La même année, Miguel Angel Moratinos, l’ancien ministre espagnol des Affaires étrangères, élabore « un non papier » comme on l’appelle dans le jargon diplomatique, c’est à dire un document sans entête où sont écrites quelques idées sur le Sahara, et le remet aux cinq membres permanents du Conseil de sécurité. Dans ce document, l’exécutif espagnol propose d’abandonner les termes de « décolonisation, souveraineté et indépendance » et de les substituer par des termes comme « régionalisation, autonomie et autogouvernement ». Il suggère pour le Sahara « une solution similaire à celle donnée par l’Espagne à la Catalogne ».
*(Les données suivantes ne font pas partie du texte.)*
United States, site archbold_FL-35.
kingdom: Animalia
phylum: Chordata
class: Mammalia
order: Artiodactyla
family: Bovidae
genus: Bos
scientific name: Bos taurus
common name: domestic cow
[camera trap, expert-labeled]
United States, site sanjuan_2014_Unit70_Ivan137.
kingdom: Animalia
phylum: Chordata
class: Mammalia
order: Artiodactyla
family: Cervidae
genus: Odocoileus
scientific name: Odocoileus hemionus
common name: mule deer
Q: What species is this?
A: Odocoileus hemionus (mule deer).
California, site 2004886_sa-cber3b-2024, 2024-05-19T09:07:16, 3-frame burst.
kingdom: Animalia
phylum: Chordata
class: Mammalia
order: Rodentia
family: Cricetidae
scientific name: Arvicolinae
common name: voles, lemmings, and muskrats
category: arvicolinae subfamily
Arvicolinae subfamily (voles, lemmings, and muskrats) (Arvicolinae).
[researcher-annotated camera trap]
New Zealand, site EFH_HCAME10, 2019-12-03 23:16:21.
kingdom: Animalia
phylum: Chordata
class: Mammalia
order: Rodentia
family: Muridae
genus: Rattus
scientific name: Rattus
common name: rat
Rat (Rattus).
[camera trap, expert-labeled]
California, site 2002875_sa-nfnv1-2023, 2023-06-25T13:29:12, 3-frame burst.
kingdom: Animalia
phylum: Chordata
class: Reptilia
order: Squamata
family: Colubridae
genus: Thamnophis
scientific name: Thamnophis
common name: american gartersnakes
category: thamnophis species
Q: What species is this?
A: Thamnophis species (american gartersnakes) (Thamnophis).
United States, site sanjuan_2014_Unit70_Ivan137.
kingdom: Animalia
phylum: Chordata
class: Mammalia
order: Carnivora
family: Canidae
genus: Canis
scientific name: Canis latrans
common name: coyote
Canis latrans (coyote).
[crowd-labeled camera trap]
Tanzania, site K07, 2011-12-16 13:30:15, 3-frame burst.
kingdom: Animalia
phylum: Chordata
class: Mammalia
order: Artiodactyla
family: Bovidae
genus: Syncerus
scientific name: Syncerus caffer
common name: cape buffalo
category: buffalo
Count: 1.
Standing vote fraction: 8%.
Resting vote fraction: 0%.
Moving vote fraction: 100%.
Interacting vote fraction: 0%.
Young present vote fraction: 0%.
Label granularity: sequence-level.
La proposition d’autonomie marocaine n’enthousiasme pas le gouvernement espagnol
Une délégation marocaine de haut niveau se rend à Madrid et dans d’autres capitales en février 2007 pour faire connaître le plan d’autonomie que Rabat voulait convertir en le principal axe de la négociation avec le Polisario. Le projet en question faisait référence au modèle d’autonomie espagnol et Allemand, mais sans entrer dans les détails. La proposition marocaine n’a pas enthousiasmé la diplomatie espagnole et Moratinos aurait même demandé aux marocains d’être plus généreux.
Le conseiller politique de l’ambassade d’Espagne à Rabat a invité ses homologues de France, Usa, Royaume Uni et l’Allemagne, à une réunion d’évaluation le 14 mars 2007 : « notre amphitryon espagnol n’était pas du tout content (de la proposition marocaine », signale son homologue US Craig Karp, dans une note confidentielle.
Mais les nombreuses conversations maintenues entre les diplomates US et espagnols sur le Sahara font ressortir « la coïncidence de leurs points de vue : les deux puissances sympathisent, avec des nuances, avec la proposition d’autonomie. L’Espagne, par contre, se montre, critique envers la France à qui elle reproche son alignement aveugle envers le Maroc ce qui l’empêche d’exercer efficacement son influence ». Jacques Chirac et « plus pro-Marocain que le Roi du Maroc », aurait ironisé Bernardino Leon, après avoir été nommé comme numéro deux du ministère espagnol des AE.
Bernardino et le ministre Moratinos ont essayé en 2004 que « Paris se rapproche de la neutralité, mais sans réussir ».
Jacques Chirac et Nicolas Sarkosy ont été les partisans inconditionnels du Maroc. Même Yassine Mansouri, le chef du plus puissant service secret marocain (DGED) aurait reconnu devant Christopher Ross, l’envoyé personnel du SG de l’ONU pour le Sahara que « Rabat avait indiqué à Sarkosy qu’il serait préférable pour la France de ne pas être perçue comme trop pro-marocaine en relation avec le Sahara Occidental « .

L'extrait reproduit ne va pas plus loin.